鉱さいとは、鉄やニッケル、クロムといった鉱物を精錬する際などに生じる、目的成分以外の溶融物資のことです。スラグとも呼ばれており、ごみなどを焼却施設で処分したときに発生する廃棄物加熱溶融起源のものや、鋳造製品の鋳型として使われた「鋳物砂」なども鉱さいの一種に含まれます。環境省が発表する「産業廃棄物の排出及び処理状況等」では、年間の排出量は1324万トン、産業廃棄物全体に占める割合は3.5%となっています。

鉱さいの発生条件

鉱さいは、鉱物を精錬する際に発生します。例えば製鉄の工程では、鉱物が高温で溶融し液状になり、比重によってその表面に不純物が分離します。

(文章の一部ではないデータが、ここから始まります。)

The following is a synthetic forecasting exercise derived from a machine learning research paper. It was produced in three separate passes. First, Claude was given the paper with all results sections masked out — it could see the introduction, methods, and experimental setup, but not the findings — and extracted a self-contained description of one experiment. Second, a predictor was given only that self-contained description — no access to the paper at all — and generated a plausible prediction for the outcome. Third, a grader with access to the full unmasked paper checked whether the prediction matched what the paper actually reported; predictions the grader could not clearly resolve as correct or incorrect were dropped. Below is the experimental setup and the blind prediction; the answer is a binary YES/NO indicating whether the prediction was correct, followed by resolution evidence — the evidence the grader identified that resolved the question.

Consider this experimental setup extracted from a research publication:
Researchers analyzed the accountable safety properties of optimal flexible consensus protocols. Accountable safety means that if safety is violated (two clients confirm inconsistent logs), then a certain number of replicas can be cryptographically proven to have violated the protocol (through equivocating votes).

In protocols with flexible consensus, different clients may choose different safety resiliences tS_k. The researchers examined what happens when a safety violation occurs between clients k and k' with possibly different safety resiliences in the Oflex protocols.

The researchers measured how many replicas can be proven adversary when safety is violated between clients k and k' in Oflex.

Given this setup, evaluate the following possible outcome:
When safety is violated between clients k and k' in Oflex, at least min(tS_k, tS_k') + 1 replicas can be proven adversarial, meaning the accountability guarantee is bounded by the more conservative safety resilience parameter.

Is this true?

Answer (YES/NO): NO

この不純物は、最終的には冷却され、石や砂のような鉱さいとなって排出されるのです。

鉱さいの種類

鉱さいは大きく分けて鉄鋼スラグと非鉄金属スラグの2種類の分類があります。さらに鉄鋼スラグは、銑鉄を製造する際に出る高炉スラグと、鋼を製造する際に出る製鋼スラグに分けられます。非鉄金属スラグでは、フェロニッケルスラグと銅スラグなどが代表的な鉱さいです。

2. 鉱さいの処理方法

政令指定産業廃棄物の一つである鉱さいは、廃棄物処理法に則り適切に処理する必要があります。では、鉱さいの処理方法にはどのようなものがあるのでしょうか。

鉱さいの流れ

鉱さいを処理する場合、管理型最終処分場で処分されるのが一般的です。ただし、鉱さいに有害物質が含まれる場合は、遮断型最終処分場で処分する必要があります。なお、最初から有害物質の混入を防ぐことで、鉱物資源の代替物にリサイクルすることが可能です。

路盤材としてのリサイクル

路盤材とは、アスファルトやコンクリートの路面の下に敷かれる石や砂利のことです。道路を敷設する時には、規格に則った強度と粒度の石や砂利で、地盤への荷重を調整する必要があるのです。鉱さいは石や砂利に外見面でも性質面でもよく似ているため、路盤材に用いてリサイクルすることができます。
一方、鉱さいの成分によっては有害物質が溶出する恐れがあり、土壌環境基準の問題が生じる可能性がなくはないため、慎重に進める必要があります。

セメント原料としてのリサイクル

近年は、電気炉などから排出された鉱さいをセメント原料としてリサイクルするケースが増えています。セメント原料である粘土や珪石の代わりに、成分が適した鉱さいを使用するのです。セメント原料にすると鉱さいの有害物質溶出のリスクはないため、安心してリサイクルすることができます。

3. まとめ

一般的には耳なじみのない鉱さいですが、路盤材やセメント原料などにリサイクルされる、再生利用率の高い産業廃棄物となっています。鉱さいを処理する際は、管理型最終処分場などでの処分かリサイクルを選択し、適切に処理するようにしましょう。